Again, Marie needed to play for more time and pulled the same stunt she had failed earlier with Holm. She convince the Commander of the Barracks, an officer Steckman, that there were two children that were taken from an infirmary having contagious diseases. Steckman ordered the boys to be separated from the rest of the children and began phoning awaiting further instructions.

Finally after all the delays, Steckman was ordered by his superiors to release the children, which he did  that included Dame Marie and the orphanage staff.

The drive back to the orphanage was harrowing, afraid that they would be stopped at any moment and sent back to the deportations.

They returned safely back to the orphanage and survived the Shoah!
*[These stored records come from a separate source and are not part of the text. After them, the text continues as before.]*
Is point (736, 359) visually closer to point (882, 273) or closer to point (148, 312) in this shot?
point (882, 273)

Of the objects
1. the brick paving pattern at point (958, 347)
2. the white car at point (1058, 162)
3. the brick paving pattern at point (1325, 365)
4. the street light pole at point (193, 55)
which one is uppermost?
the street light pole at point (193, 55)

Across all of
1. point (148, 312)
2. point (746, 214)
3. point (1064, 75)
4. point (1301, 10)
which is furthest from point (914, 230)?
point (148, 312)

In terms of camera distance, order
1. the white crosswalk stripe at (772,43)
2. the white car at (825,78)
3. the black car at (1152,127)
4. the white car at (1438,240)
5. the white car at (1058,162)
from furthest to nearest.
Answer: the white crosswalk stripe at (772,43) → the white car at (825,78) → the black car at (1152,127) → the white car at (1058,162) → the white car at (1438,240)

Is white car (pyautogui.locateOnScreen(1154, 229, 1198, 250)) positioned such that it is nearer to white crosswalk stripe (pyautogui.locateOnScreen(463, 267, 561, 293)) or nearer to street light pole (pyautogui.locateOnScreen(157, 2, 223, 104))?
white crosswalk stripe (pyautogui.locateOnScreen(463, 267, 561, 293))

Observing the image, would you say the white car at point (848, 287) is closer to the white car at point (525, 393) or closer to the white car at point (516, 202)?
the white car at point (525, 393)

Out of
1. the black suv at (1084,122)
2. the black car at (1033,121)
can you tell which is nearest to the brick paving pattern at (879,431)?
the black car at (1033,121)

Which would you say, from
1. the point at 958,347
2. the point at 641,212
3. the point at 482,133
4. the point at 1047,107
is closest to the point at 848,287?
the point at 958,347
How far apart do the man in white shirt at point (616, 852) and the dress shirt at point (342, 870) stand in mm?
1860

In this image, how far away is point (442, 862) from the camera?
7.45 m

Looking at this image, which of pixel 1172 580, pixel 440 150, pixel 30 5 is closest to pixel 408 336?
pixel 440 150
Marie would later discover that Julia Dehaes, the cleaner, had taken her scribbled note and had run to the hardware store in the village, where a telephone was available and called the number that Marie had written on her paper. One thing led to another and a message got through quickly to Queen Elizabeth of Belgium who contacted the military governor of Belgium, General Alexander Von Falkenhausen. He complied with her pleading and ordered the return of the children to Wezembeek. That order came through while the children were disembarking from the trucks and being marched towards the train.

A short while later the train left for Auschwitz with a few empty carriages, while the truck returned to the orphanage full –  with the children!

Close Encounter. Roni (Reizel Warman) soon after her narrow escape of being deported on a transportation to Auschwitz.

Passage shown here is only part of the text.